*What you will do*: The lines from the start of the records through the one containing "category: guineafowl" are to be restated word for word; please include both ends.

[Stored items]
--- START ---

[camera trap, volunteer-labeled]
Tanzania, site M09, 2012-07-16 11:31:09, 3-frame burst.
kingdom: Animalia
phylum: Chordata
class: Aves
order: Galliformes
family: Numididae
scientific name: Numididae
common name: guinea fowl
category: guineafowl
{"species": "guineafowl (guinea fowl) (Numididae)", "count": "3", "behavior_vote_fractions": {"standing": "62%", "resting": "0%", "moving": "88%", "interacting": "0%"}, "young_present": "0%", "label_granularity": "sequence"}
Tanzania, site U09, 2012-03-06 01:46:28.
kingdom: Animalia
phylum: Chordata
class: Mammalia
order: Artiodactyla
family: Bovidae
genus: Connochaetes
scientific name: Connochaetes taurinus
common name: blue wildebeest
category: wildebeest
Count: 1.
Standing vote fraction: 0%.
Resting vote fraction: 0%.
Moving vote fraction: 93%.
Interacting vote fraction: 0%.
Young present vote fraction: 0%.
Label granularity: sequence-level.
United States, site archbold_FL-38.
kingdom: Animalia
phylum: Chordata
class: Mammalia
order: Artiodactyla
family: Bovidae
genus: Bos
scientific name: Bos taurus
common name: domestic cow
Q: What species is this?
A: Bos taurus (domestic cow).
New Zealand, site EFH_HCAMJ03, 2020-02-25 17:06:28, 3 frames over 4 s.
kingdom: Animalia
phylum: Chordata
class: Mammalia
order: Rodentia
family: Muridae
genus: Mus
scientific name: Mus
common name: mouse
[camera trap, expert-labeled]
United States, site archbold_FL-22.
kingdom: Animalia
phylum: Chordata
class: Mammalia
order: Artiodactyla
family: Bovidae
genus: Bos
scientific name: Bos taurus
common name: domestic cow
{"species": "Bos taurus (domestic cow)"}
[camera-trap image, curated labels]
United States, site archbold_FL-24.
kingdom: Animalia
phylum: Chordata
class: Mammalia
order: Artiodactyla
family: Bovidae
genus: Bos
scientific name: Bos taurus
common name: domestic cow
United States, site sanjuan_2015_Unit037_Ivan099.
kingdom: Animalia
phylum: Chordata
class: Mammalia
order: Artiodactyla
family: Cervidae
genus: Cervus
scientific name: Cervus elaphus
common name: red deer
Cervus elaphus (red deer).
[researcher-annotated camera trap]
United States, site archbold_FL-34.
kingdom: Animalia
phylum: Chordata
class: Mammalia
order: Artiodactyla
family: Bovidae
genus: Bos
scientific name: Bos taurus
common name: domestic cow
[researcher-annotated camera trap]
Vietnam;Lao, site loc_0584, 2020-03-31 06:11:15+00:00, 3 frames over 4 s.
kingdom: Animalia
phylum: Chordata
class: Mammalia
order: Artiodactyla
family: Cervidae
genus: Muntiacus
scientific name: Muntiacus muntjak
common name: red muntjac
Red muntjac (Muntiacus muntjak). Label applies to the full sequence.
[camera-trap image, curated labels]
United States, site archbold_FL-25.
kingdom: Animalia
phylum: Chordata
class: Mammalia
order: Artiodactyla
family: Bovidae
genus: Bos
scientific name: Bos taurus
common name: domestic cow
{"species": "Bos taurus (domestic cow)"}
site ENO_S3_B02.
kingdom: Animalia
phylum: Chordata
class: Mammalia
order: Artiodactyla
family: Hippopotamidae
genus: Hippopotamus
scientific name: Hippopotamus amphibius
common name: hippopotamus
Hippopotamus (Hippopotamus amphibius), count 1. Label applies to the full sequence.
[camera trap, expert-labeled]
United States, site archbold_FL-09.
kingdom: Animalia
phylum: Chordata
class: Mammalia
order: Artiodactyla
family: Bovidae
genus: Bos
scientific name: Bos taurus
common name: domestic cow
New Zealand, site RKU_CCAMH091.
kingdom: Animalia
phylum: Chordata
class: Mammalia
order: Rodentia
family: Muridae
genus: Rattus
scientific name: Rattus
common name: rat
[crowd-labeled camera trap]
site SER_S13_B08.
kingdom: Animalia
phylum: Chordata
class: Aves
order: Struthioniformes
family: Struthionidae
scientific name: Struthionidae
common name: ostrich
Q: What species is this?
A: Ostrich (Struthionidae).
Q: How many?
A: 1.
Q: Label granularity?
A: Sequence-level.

--- END ---

*Response area*:
[camera trap, volunteer-labeled]
Tanzania, site M09, 2012-07-16 11:31:09, 3-frame burst.
kingdom: Animalia
phylum: Chordata
class: Aves
order: Galliformes
family: Numididae
scientific name: Numididae
common name: guinea fowl
category: guineafowl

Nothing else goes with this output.